Task statement
From the records that follow, return exactly the lines beginning at the one that contains "Leza 3D Model" and ending at the one that contains "IQ LCD-3205 LCD", pictures left out.

Records shown
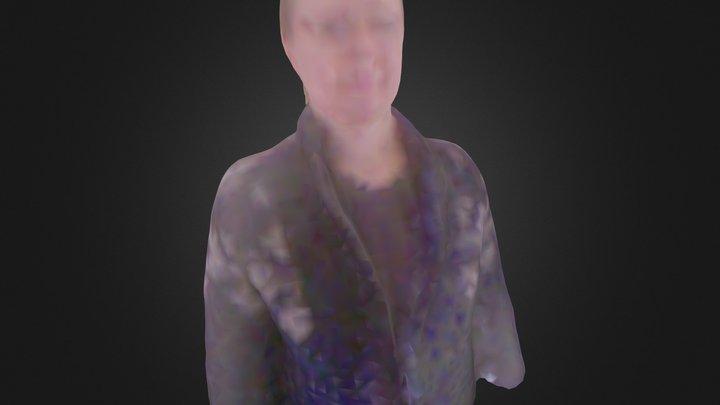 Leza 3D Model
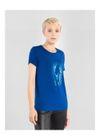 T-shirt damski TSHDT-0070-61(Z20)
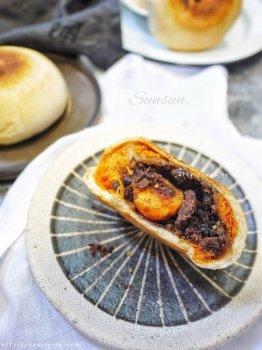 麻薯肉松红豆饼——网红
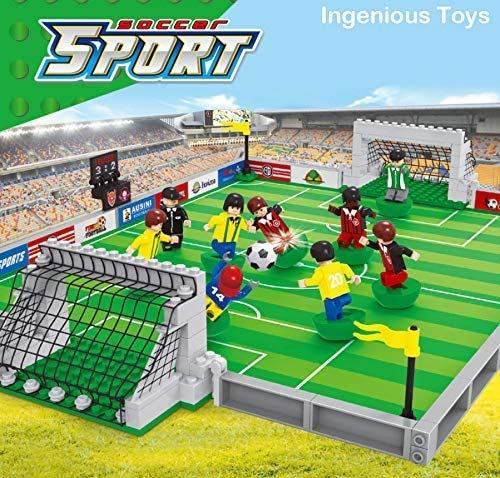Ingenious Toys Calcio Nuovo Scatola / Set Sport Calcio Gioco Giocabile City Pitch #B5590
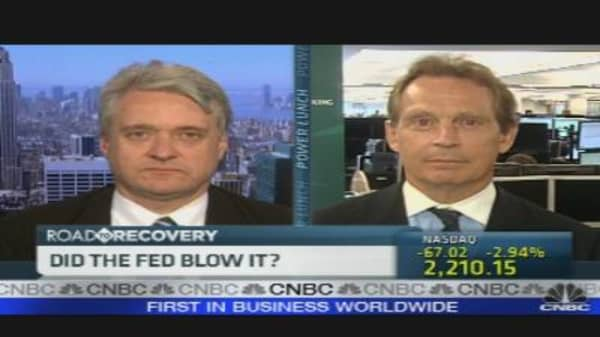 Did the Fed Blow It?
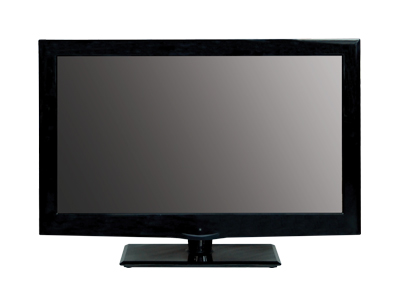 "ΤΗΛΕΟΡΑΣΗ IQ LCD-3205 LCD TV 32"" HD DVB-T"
---
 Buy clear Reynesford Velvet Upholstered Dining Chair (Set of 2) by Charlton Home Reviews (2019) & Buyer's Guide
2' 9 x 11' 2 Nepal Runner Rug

Problem solution
 Leza 3D Model
 T-shirt damski TSHDT-0070-61(Z20)
 麻薯肉松红豆饼——网红
Ingenious Toys Calcio Nuovo Scatola / Set Sport Calcio Gioco Giocabile City Pitch #B5590
 Did the Fed Blow It?
 "ΤΗΛΕΟΡΑΣΗ IQ LCD-3205 LCD TV 32"" HD DVB-T"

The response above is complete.